▶ _Work instruction_: An image-free reproduction of the data below is needed: print it exactly.

▶ _Data segment_:
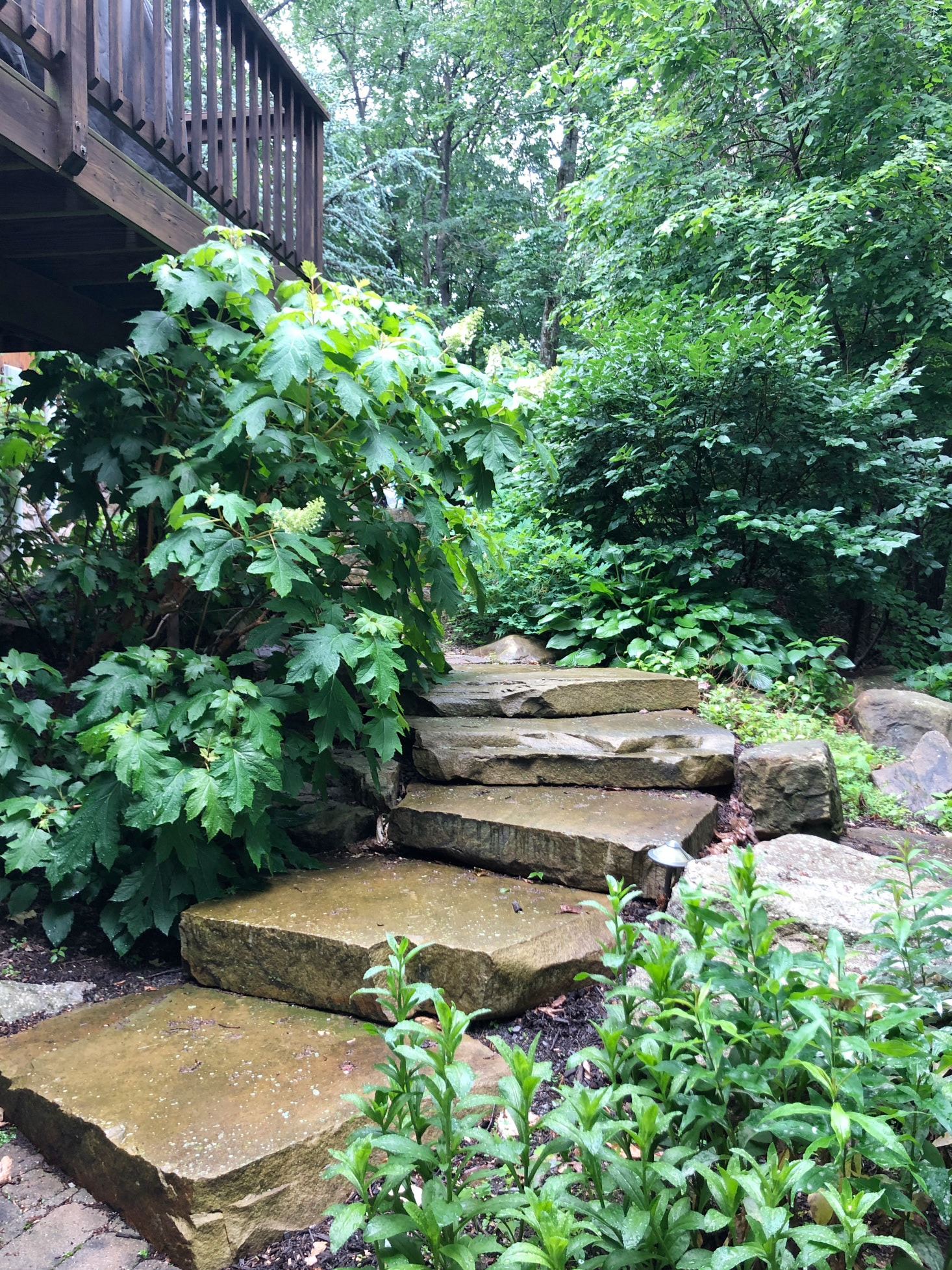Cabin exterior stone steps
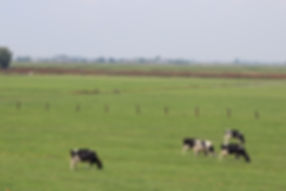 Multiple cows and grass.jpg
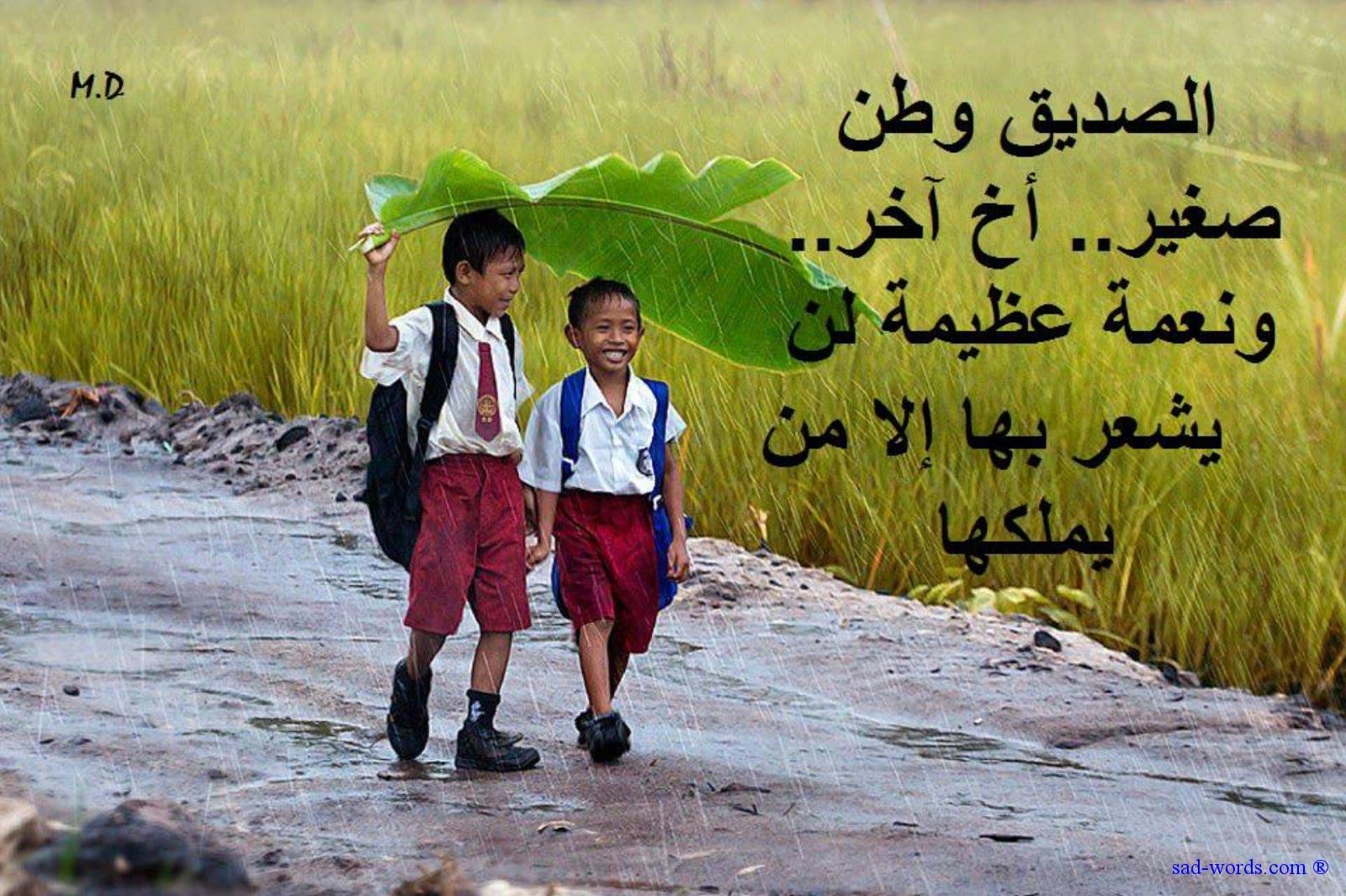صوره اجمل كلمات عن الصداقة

▶ _Reply to the exercise_:
Cabin exterior stone steps
 Multiple cows and grass.jpg
صوره اجمل كلمات عن الصداقة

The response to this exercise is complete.